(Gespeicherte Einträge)

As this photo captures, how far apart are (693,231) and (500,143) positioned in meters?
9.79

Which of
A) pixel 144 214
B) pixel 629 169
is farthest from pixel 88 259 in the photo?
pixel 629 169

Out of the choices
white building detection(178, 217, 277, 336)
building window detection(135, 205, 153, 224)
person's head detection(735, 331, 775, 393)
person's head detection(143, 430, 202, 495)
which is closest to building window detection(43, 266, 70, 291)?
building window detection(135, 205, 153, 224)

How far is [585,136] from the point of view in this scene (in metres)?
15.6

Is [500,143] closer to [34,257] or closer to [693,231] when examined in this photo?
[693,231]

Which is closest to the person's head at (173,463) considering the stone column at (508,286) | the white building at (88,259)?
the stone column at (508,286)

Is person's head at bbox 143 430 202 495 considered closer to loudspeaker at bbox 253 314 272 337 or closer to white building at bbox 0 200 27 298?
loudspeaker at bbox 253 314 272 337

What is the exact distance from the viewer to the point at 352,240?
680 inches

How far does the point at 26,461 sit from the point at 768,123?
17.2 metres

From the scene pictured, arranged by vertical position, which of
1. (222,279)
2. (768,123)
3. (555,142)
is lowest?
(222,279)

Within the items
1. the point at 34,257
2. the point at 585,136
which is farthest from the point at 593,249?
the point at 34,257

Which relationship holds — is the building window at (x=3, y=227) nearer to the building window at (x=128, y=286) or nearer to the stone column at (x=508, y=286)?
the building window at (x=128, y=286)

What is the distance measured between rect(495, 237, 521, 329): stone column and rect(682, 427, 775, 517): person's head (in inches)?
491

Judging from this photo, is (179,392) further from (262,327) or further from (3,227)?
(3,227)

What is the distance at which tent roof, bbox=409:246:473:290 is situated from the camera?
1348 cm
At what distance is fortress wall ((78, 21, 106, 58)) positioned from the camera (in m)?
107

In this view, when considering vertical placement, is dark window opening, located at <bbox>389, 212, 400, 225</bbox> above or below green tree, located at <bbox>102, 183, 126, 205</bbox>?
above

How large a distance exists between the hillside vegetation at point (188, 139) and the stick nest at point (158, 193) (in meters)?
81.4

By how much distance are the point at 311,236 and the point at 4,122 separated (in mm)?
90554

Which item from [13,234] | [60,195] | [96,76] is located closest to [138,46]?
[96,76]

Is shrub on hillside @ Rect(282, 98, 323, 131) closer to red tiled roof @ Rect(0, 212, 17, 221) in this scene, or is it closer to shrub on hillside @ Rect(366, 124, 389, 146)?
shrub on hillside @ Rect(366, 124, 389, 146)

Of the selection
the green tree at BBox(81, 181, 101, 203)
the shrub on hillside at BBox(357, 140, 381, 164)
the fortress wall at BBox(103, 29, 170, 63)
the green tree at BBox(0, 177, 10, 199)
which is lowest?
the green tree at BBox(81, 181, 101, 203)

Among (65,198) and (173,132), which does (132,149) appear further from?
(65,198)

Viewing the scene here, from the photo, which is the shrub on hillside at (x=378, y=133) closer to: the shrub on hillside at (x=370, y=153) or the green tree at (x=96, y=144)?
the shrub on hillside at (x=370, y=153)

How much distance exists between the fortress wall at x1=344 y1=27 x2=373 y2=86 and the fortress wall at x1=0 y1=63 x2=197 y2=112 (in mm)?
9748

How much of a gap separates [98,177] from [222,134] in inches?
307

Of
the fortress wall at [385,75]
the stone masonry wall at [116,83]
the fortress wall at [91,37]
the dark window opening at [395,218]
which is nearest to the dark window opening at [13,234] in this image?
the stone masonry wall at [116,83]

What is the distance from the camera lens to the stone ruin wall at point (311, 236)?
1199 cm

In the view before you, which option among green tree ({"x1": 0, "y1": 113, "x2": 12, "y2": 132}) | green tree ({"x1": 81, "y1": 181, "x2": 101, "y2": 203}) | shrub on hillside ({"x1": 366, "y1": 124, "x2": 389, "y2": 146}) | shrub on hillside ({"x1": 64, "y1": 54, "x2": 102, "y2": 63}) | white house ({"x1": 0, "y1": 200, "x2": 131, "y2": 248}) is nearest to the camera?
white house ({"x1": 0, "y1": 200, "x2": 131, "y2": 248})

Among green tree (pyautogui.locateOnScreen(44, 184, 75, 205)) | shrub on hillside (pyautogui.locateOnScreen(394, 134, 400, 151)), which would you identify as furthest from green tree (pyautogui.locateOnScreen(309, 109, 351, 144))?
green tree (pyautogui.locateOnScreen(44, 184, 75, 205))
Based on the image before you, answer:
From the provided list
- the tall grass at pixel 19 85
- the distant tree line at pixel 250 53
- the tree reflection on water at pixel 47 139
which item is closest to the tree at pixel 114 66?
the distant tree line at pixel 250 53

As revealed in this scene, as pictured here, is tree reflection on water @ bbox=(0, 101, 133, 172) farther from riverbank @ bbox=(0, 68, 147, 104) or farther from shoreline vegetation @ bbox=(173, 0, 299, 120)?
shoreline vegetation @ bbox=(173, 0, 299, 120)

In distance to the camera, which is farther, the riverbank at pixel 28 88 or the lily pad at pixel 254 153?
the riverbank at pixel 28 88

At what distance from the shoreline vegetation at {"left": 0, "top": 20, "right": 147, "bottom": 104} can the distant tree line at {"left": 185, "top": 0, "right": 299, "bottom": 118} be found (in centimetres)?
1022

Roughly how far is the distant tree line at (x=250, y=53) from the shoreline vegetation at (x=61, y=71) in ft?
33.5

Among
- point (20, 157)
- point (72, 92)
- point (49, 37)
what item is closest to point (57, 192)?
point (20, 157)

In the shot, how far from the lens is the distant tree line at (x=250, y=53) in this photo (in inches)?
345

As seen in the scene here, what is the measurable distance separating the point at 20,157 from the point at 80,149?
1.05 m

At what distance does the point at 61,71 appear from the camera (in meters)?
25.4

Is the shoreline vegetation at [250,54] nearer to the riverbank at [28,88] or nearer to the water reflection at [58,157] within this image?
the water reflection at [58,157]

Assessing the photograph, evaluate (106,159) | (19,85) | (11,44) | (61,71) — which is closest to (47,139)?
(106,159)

**Gegebene Aufgabe:**
Gib bitte die Zeilen oben unverändert wieder, beginnend mit der Zeile, die „At what distance does“ enthält, und endend mit der letzten Zeile.

**Antwort:**
At what distance does the point at 61,71 appear from the camera (in meters)?
25.4

Is the shoreline vegetation at [250,54] nearer to the riverbank at [28,88] or nearer to the water reflection at [58,157] within this image?
the water reflection at [58,157]

Assessing the photograph, evaluate (106,159) | (19,85) | (11,44) | (61,71) — which is closest to (47,139)?
(106,159)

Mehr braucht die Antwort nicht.